Materials provided:
--
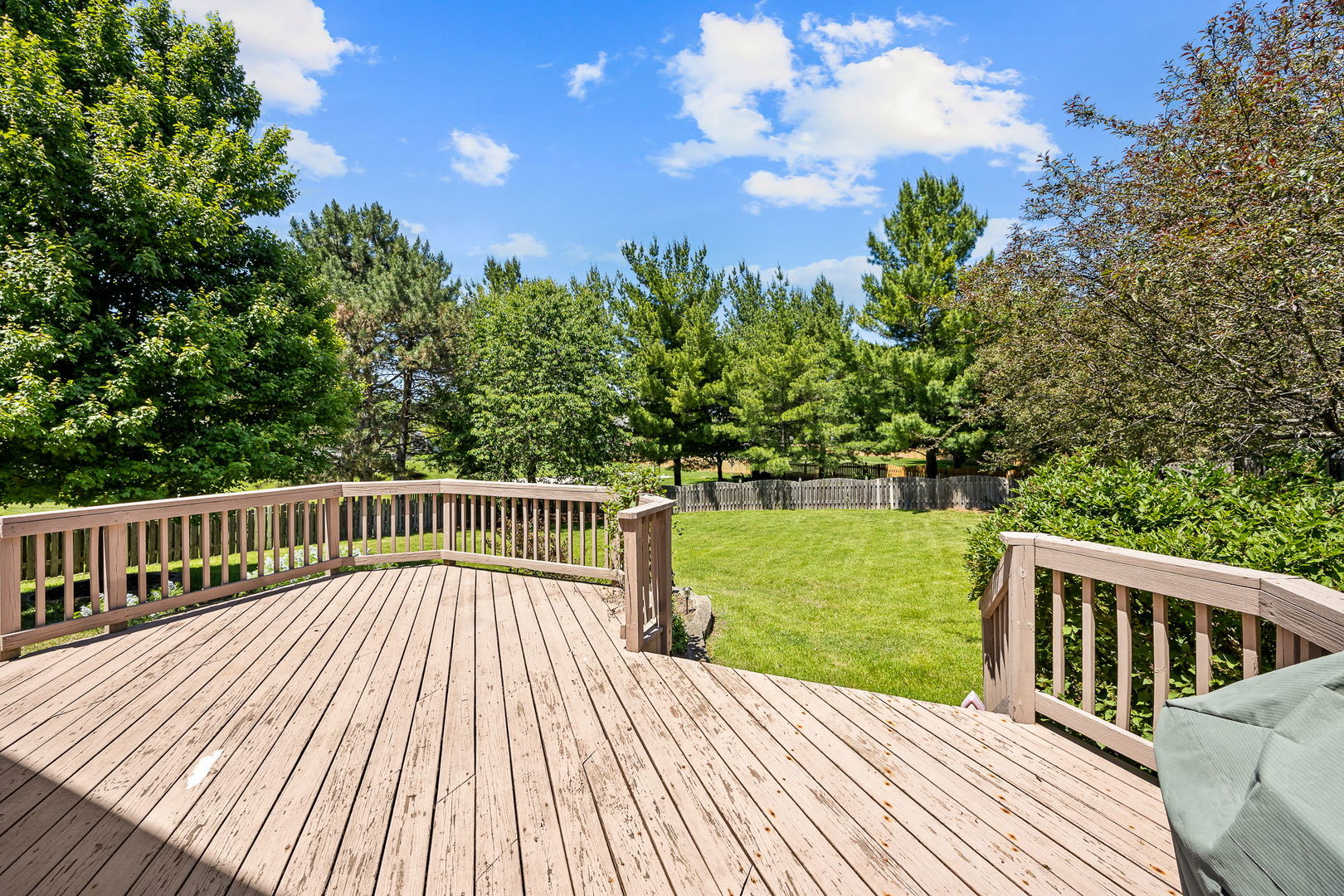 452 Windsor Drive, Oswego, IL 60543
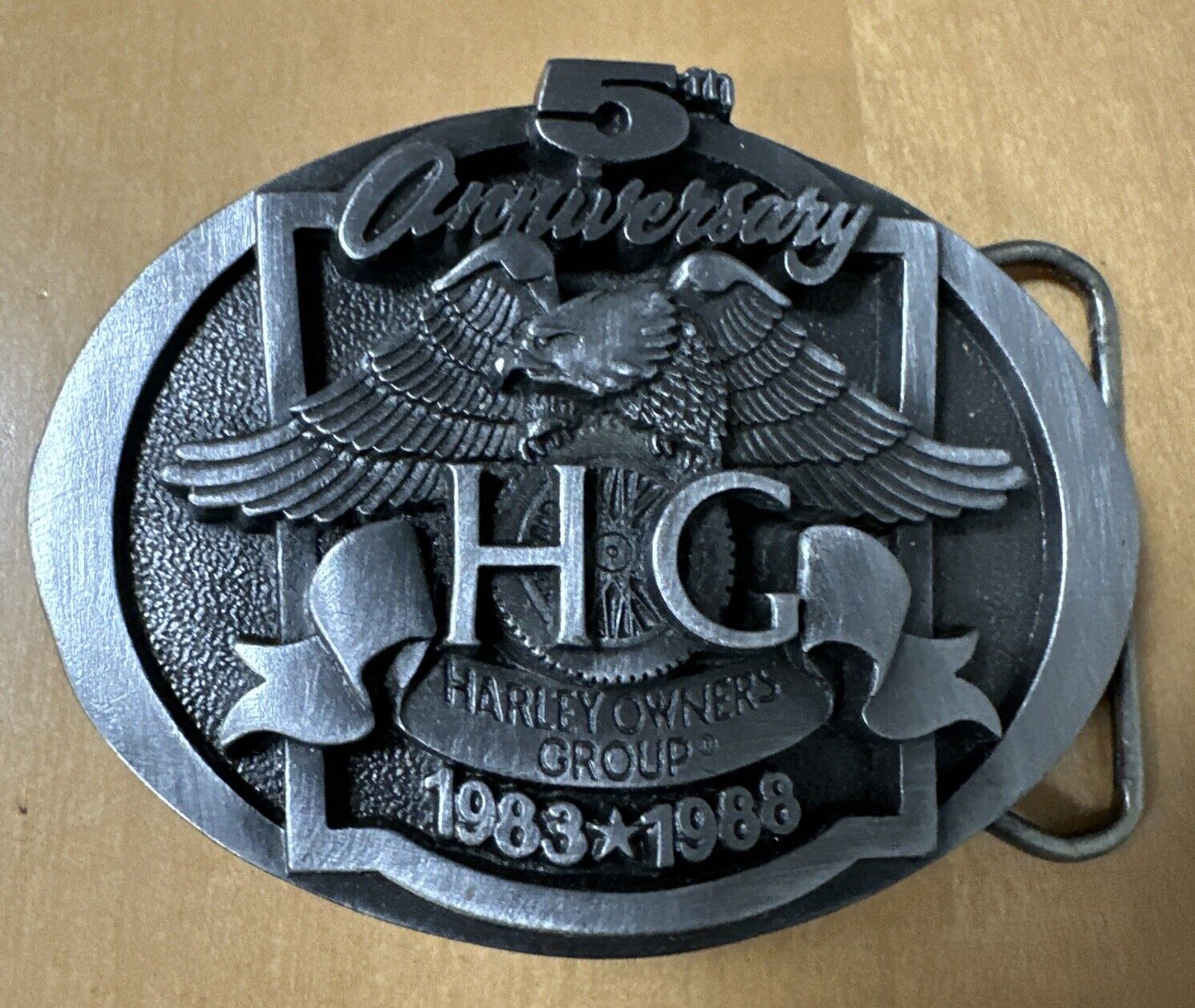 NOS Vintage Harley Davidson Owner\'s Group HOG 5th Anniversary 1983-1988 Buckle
--
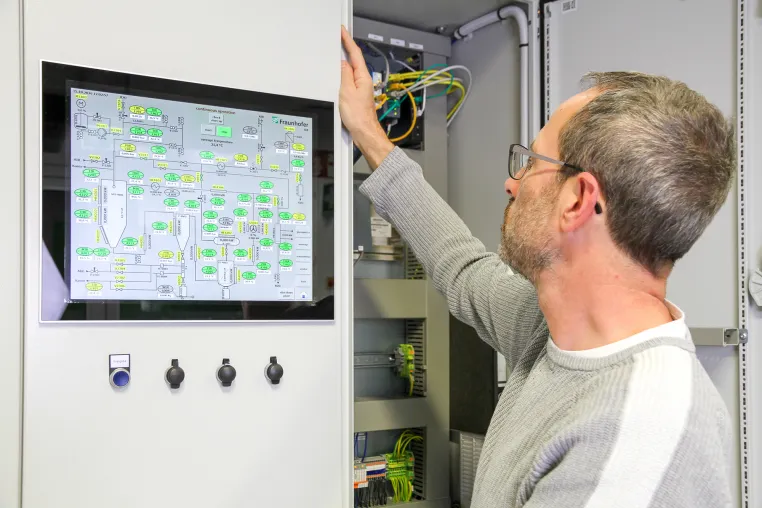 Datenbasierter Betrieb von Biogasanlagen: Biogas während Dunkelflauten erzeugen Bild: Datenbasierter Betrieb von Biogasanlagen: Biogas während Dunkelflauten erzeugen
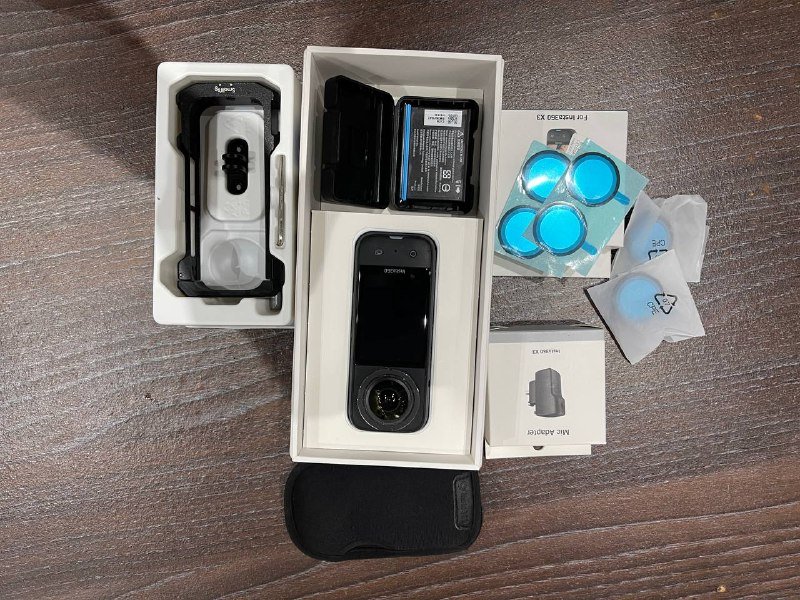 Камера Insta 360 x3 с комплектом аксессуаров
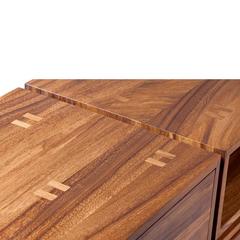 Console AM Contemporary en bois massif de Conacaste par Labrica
--
What needs to be done: Rewrite the entries in the stretch from the line containing "452 Windsor Drive, Oswego, IL 60543" through the line containing "NOS Vintage Harley", changing "Buckle" to "Pin" and keeping everything else the same. Return only those lines and leave the pictures out.

Response for this exercise:
 452 Windsor Drive, Oswego, IL 60543
 NOS Vintage Harley Davidson Owner\'s Group HOG 5th Anniversary 1983-1988 Pin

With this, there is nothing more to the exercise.